I made it a little bit easier a few weeks ago by allowing your Medicare card to be one of the evidences for enrolment on the electoral roll. So, yes it's a challenge, but I think we have devoted more resources to getting more indigenous Australians on the roll and I think you'll find more indigenous Australians will vote on this issue in the referendum.
MICHELLE GRATTAN: Just in terms of your point on the weather in the north, this is an argument for having the referendum in October rather than late November, say, or December.
SPECIAL MINISTER OF STATE: You're absolutely right there, Michelle. Under the Referendum Act, you've got to call the election no sooner than two months and no longer than six months after the legislation has passed. The legislation has now passed. I think that when the Prime Minister gives consideration to this issue, obviously the fact that it's more difficult to get out, and for the Electoral Commission to get into a lot of these indigenous communities in the wet season, we'll see the vote being sooner rather than later.
MICHELLE GRATTAN: Why not go in September?
SPECIAL MINISTER OF STATE: Well, it's entirely in the hands of the Prime Minister.
MICHELLE GRATTAN: Would you like to see it in September? For the electoral commission's convenience.
SPECIAL MINISTER OF STATE: I'm happy to adopt whatever date that the Prime Minister selects, because either way, whatever day it's going to be, I'll be voting yes.
MICHELLE GRATTAN: All right. One last question. You suggested this week that the legislation, which has been deferred again for Labor's planned housing fund, could become a double dissolution bill if it's defeated at a later stage. Would a double dissolution at some point be advantageous to Labor? Or would you just get a larger salad on the crossbench in the Senate, which is probably a difficulty for either party once in government?
SPECIAL MINISTER OF STATE: No, I'm not advocating a double dissolution. What I am advocating is for the Greens political party to come to their senses. They say they want more spending on housing, particularly social and affordable housing. At the moment, they're lining up with the Coalition to block $10 billion worth of spending on affordable and social housing. This doesn't make any sense at all.
MICHELLE GRATTAN: Well, they did get a couple of billion.
SPECIAL MINISTER OF STATE: The Labor Party announced a couple of billion. They're claiming credit for it. But look, that was a decision by the Labor Party in response to a whole suite of things that we're doing to try and improve the circumstances for particularly affordable and social housing.
MICHELLE GRATTAN: I'm sure it had the bill in mind, though.

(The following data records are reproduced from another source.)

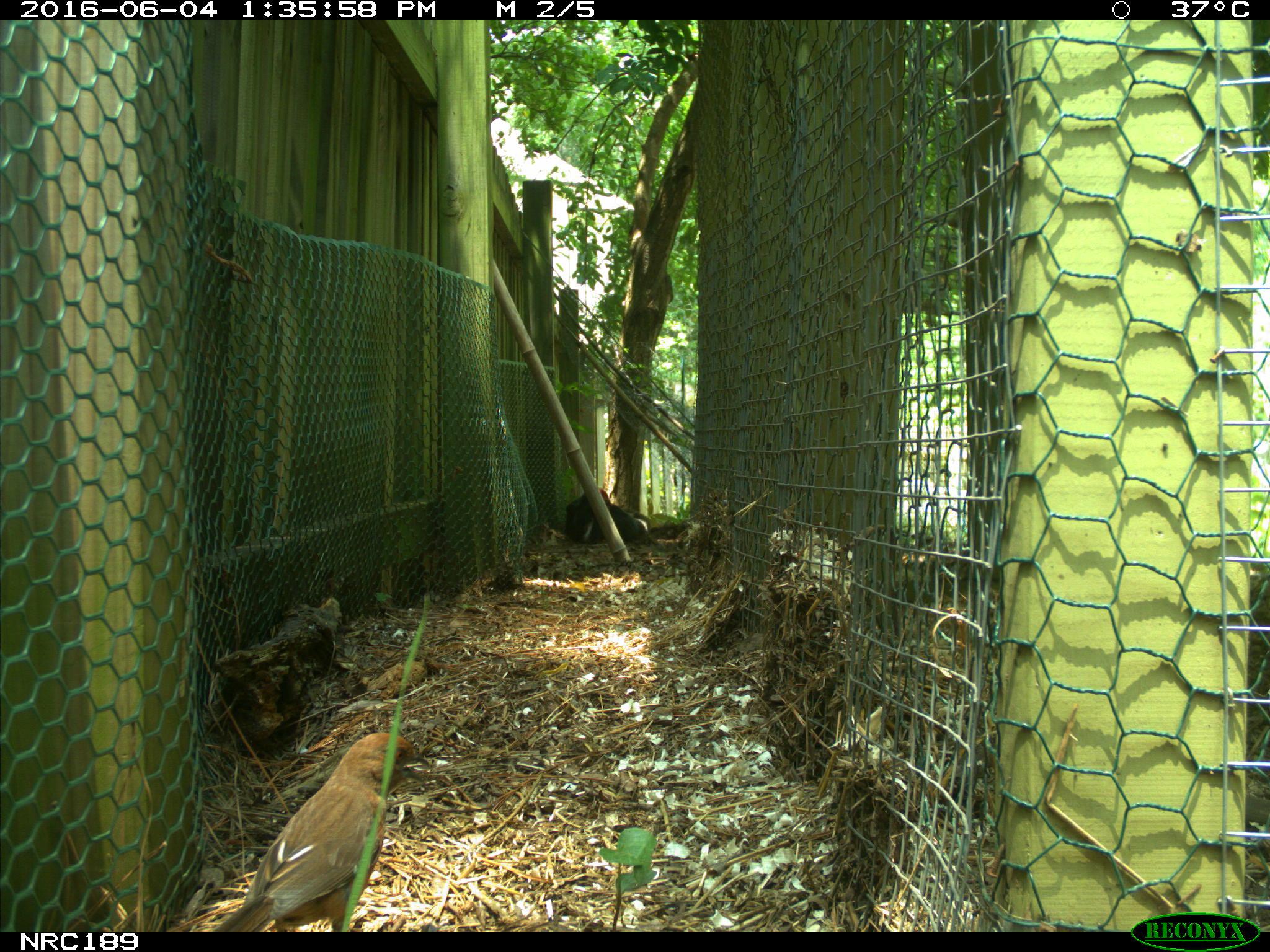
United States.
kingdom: Animalia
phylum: Chordata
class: Aves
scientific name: Aves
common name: bird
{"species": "Bird (Aves)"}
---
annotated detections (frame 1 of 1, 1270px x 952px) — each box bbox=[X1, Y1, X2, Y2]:
Bird: bbox=[207, 716, 430, 931]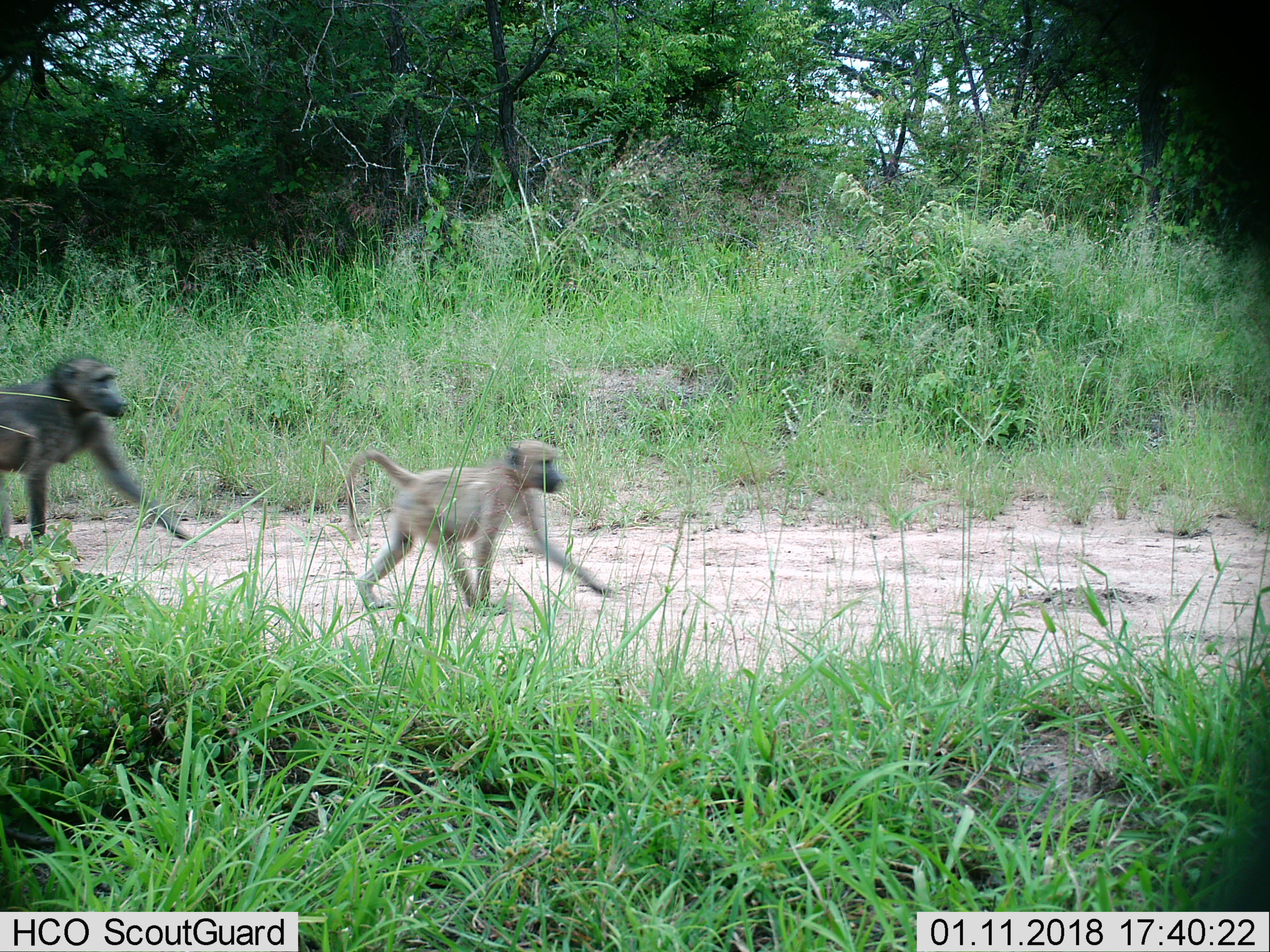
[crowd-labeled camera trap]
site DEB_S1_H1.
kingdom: Animalia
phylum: Chordata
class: Mammalia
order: Primates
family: Cercopithecidae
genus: Papio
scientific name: Papio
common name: baboon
Baboon (Papio), count 2. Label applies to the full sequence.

SPECIAL MINISTER OF STATE: I'm sure the Prime Minister was thinking about all of those people who currently don't have access to a roof over their head, and how a Labor government might best improve the situation for those people. The principal point is this - if the Greens are serious about improving the circumstances for social and affordable housing - there's only one offer on the table. That's the Labor Party's offer. It was the offer that we took to the last election. We didn't beat around the bush here. We didn't say we were going to do one thing and doing something else. We're doing exactly what the Australian people or what we told the Australian people we were going to do before the last election.
MICHELLE GRATTAN: Well, there's probably a bit of blinking ahead somewhere in the system in the coming weeks. Don Farrell, thank you very much for talking with the Conversation’s Politics podcast today. Hopefully, we'll catch up again before the referendum vote. That's all for today's podcast. Thank you to my producer, Mikey Burnett. We'll be back with another interview soon, but goodbye for now.
SPECIAL MINISTER OF STATE: Thanks, Michelle.